WORK REQUEST:
Output the records below verbatim, minus the pictures.
---
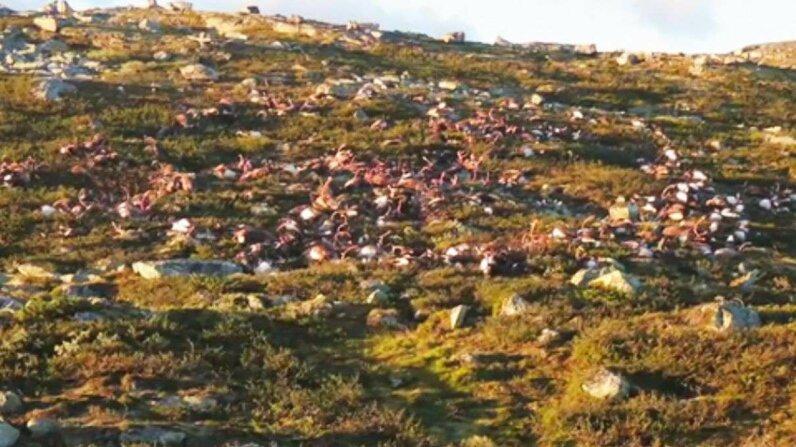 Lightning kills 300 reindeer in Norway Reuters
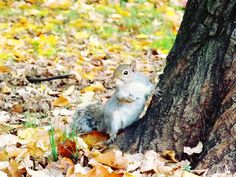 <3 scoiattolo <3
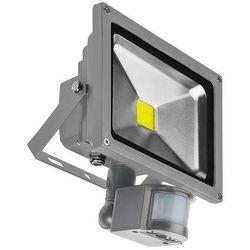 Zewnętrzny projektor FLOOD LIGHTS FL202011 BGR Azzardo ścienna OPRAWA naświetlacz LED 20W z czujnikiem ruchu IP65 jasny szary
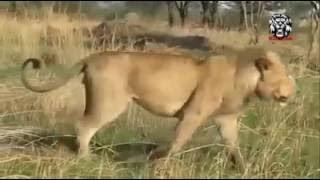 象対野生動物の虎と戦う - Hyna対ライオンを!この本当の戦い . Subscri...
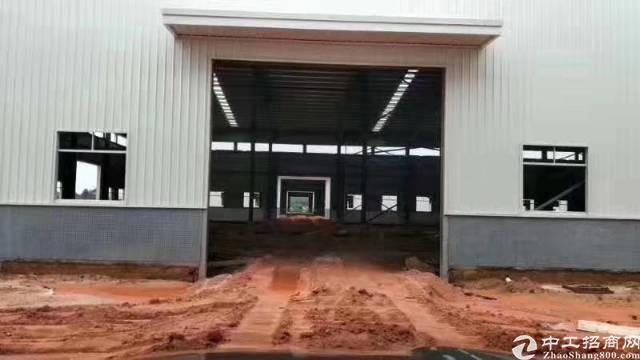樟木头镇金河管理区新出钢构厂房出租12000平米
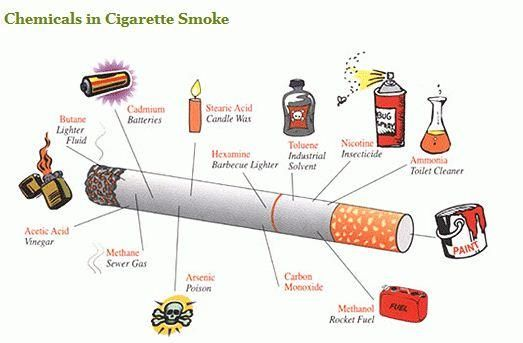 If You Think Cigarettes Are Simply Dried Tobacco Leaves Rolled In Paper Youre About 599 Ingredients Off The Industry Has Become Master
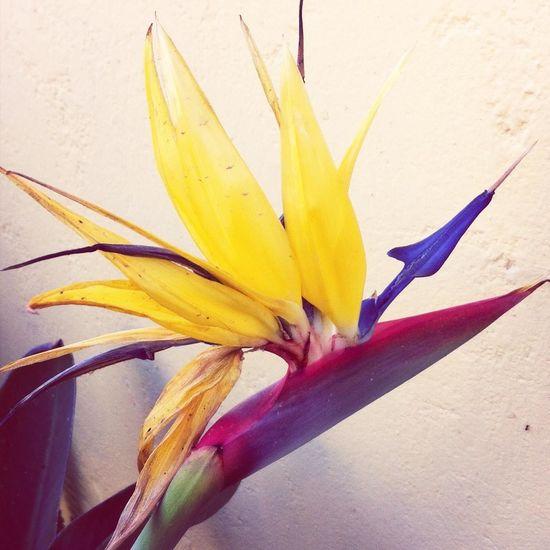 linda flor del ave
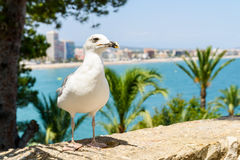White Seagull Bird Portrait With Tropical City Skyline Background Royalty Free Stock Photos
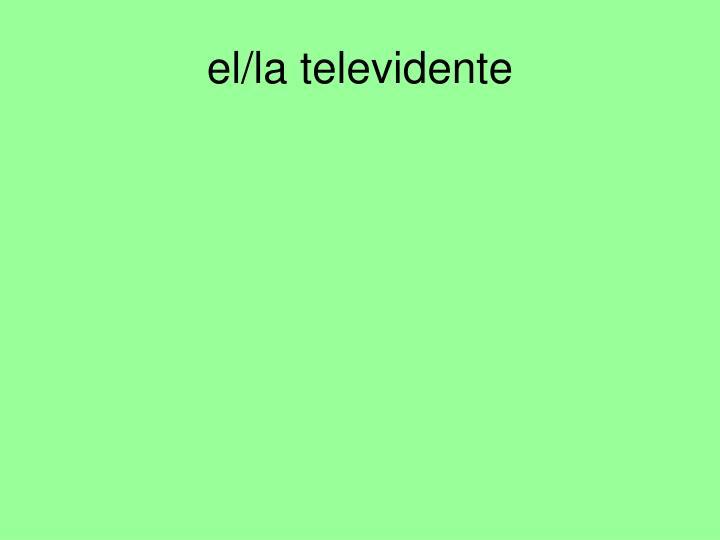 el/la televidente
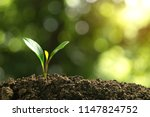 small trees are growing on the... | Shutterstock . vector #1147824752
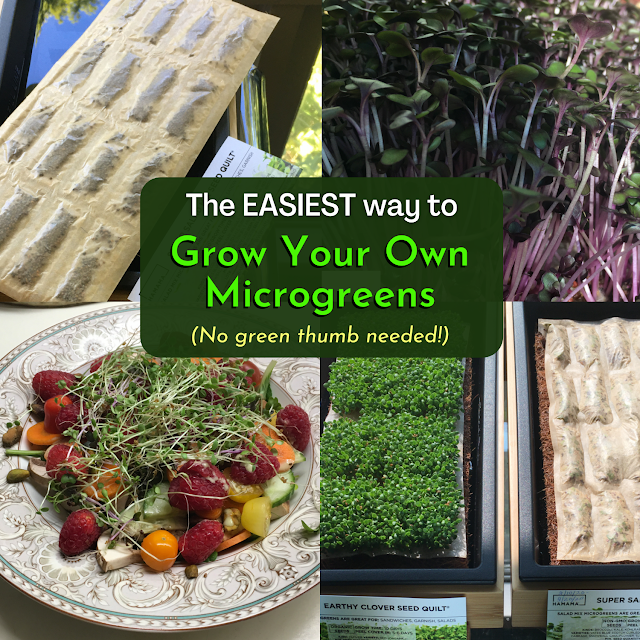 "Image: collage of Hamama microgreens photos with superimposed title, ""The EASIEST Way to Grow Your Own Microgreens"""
---
COMPLETED TASK:
 Lightning kills 300 reindeer in Norway Reuters
 <3 scoiattolo <3
 Zewnętrzny projektor FLOOD LIGHTS FL202011 BGR Azzardo ścienna OPRAWA naświetlacz LED 20W z czujnikiem ruchu IP65 jasny szary
 象対野生動物の虎と戦う - Hyna対ライオンを!この本当の戦い . Subscri...
樟木头镇金河管理区新出钢构厂房出租12000平米
 If You Think Cigarettes Are Simply Dried Tobacco Leaves Rolled In Paper Youre About 599 Ingredients Off The Industry Has Become Master
 linda flor del ave
White Seagull Bird Portrait With Tropical City Skyline Background Royalty Free Stock Photos
 el/la televidente
 small trees are growing on the... | Shutterstock . vector #1147824752
 "Image: collage of Hamama microgreens photos with superimposed title, ""The EASIEST Way to Grow Your Own Microgreens"""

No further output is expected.